Abstract
PURPOSE To do a pilot study for the Cardiovascular Health Study (a population-based, longitudinal study of coronary heart disease and stroke in adults 65 years of age and older designed to identify risk factors related to cerebrovascular disease, particularly stroke): (a) to determine the feasibility of adding brain MR to the full-scale study; (b) to evaluate the reliability of standardized MR image interpretation in a multicenter study; and (c) to compare the prevalence of stroke determined by MR with that by clinical history.
METHODS Protocol-defined MR studies were performed in 100 subjects with clinical histories of stroke and 203 subjects without reported histories of stroke. MR scans were independently evaluated by two trained neuroradiologists for the presence of small (< or = 3 mm) and large (> 3 mm) "infarctlike" lesions. The sizes of the cerebral sulci and lateral ventricles and the extent of white matter disease were graded on a scale of 0 to 9.

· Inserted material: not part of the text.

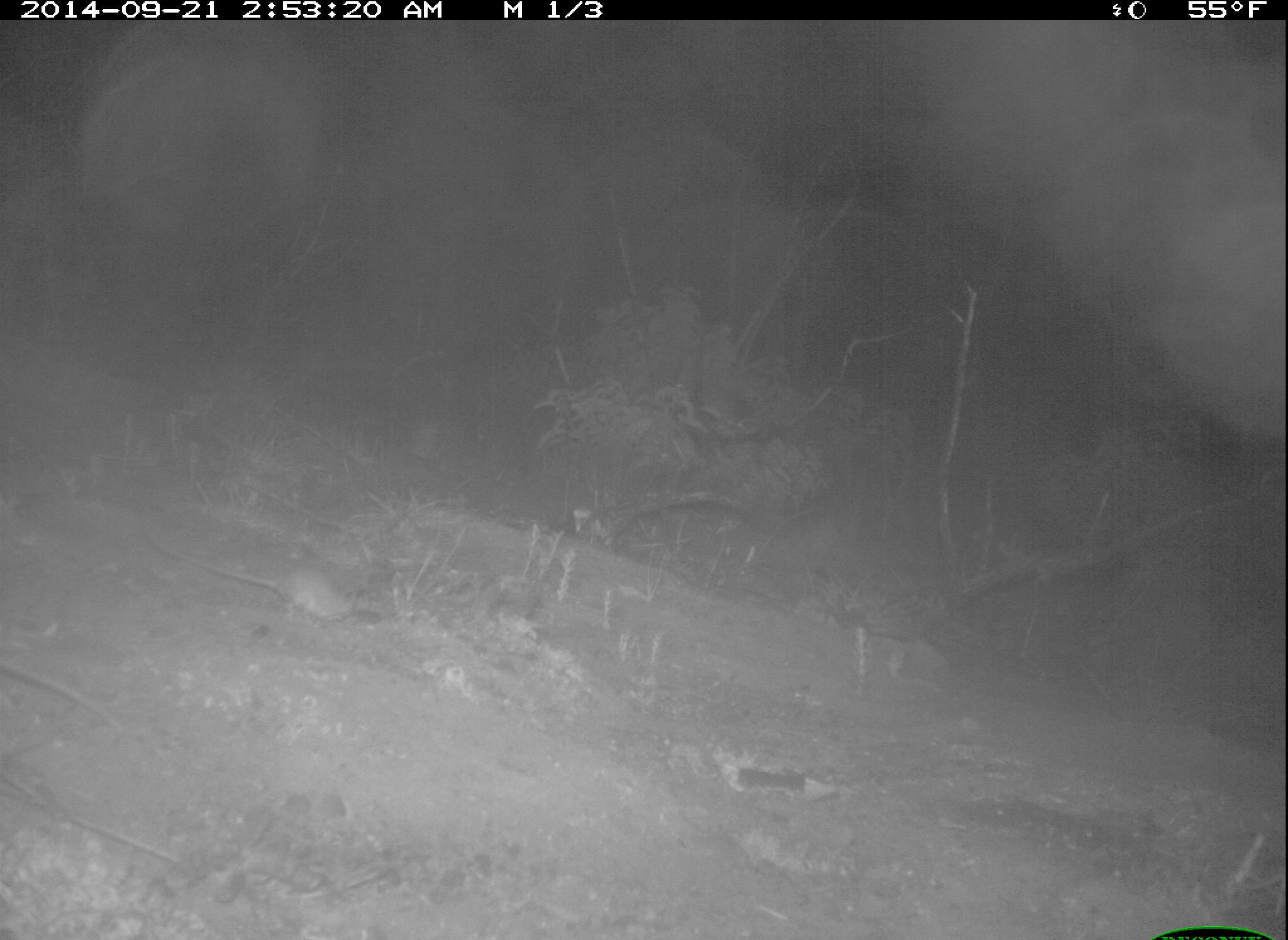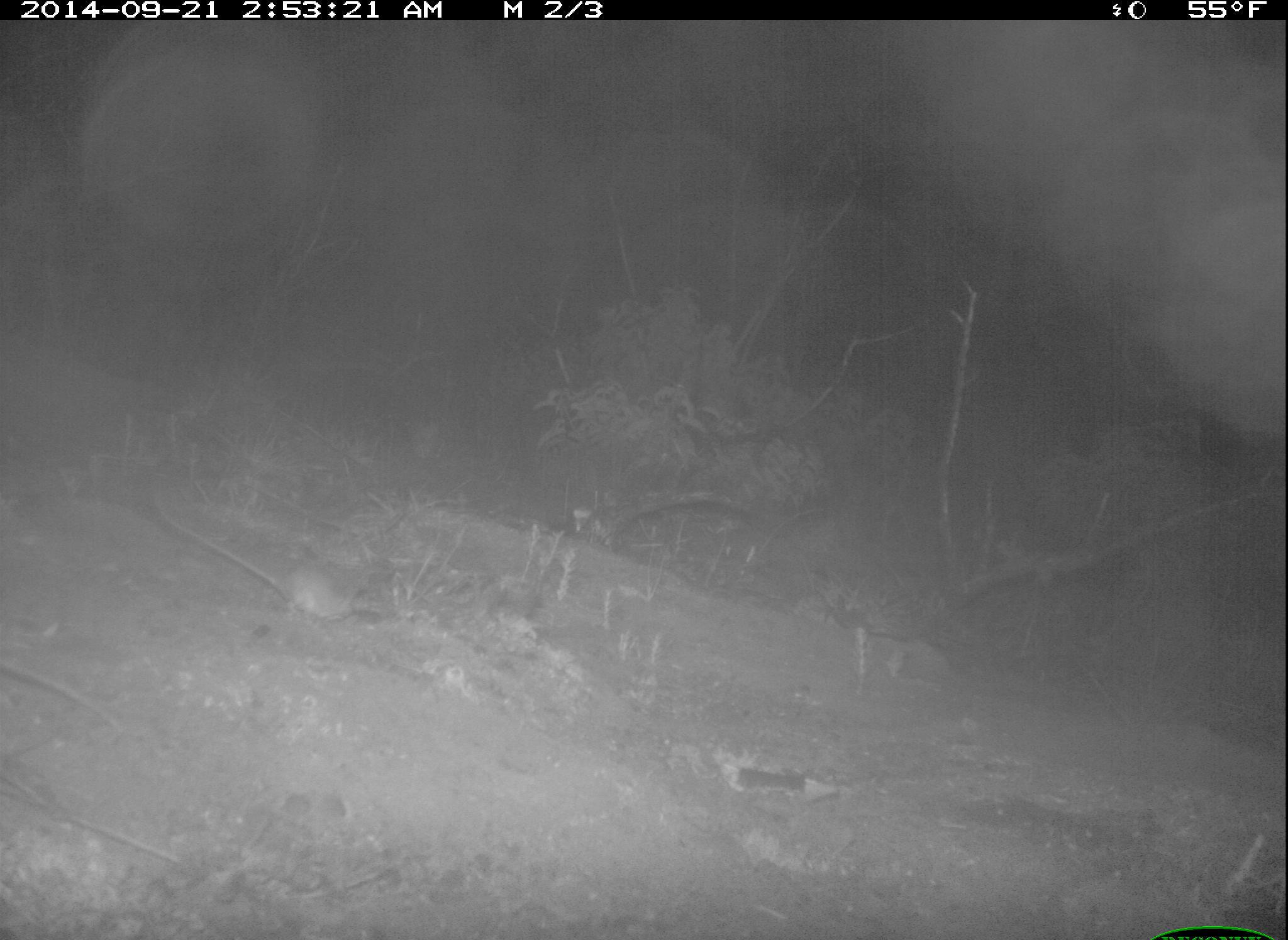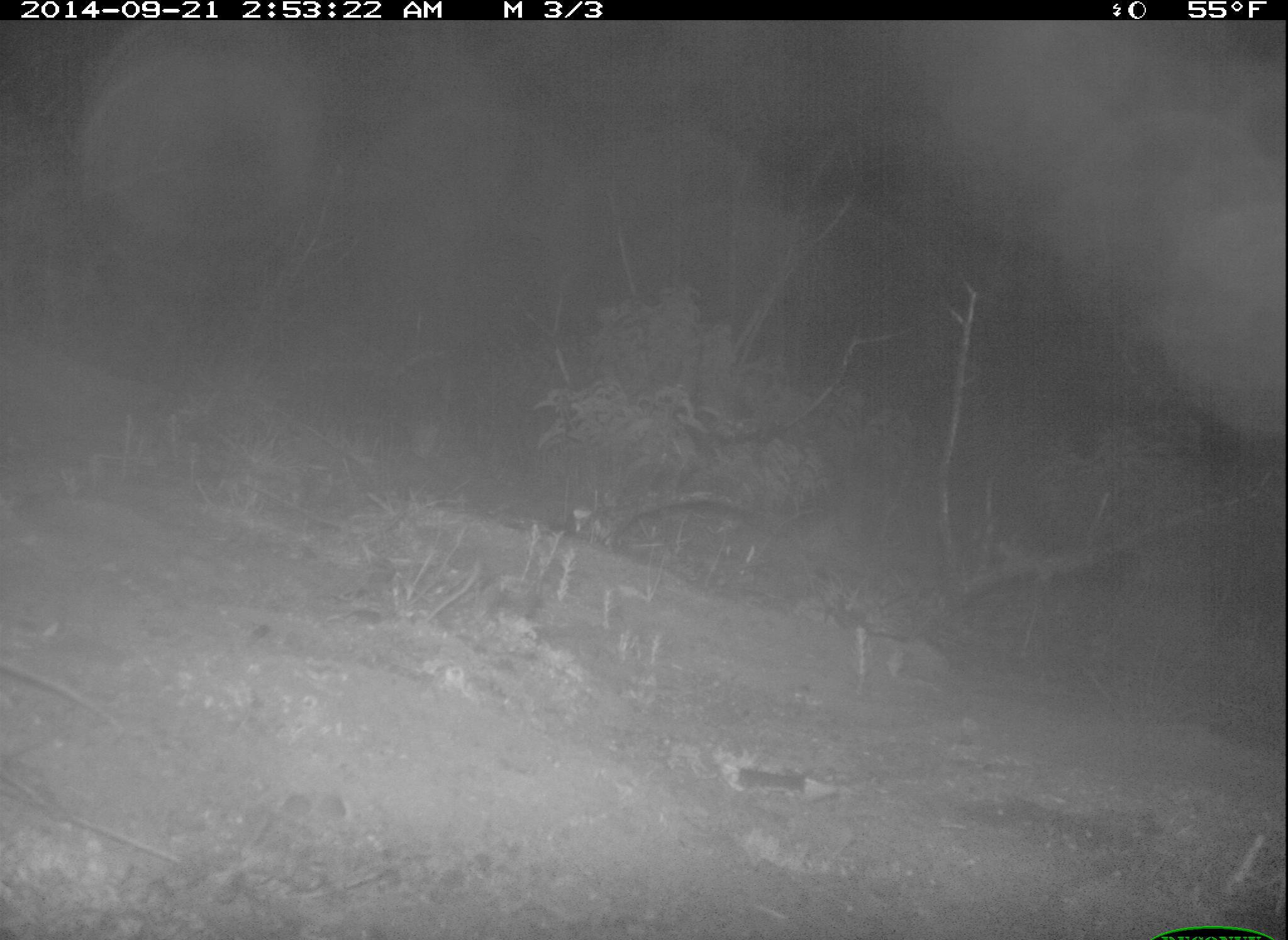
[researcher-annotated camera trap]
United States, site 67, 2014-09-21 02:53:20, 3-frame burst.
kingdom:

RESULTS Eighty percent of the Cardiovascular Health Study participants who were invited to undergo MR studies agreed to do so; 95% of those agreeing to the procedure successfully completed the exams. Intrareader and interreader reliability of infarctlike lesion identification was high for large lesions (kappa, 0.71 and 0.78, respectively) but not for small lesions (kappa, 0.71 and 0.32, respectively). Relaxed intrareader and interreader kappa scores for sulcal and ventricular sizes and extent of white matter disease were greater than 0.8 MR evidence of infarctlike lesions was present in 77% of the participants with histories of stroke but was also present in 23% of the participants without clinical histories of stroke. Seventy-nine percent of the infarctlike lesions were larger than 3 mm.
CONCLUSIONS This preliminary study indicates that a large, prospective, epidemiologic study of elderly subjects using MR scans of the brain for identification of cerebrovascular disease is feasible and that the interpretative results are reproducible, and suggests that MR evidence of stroke is more prevalent than reported clinical history of stroke.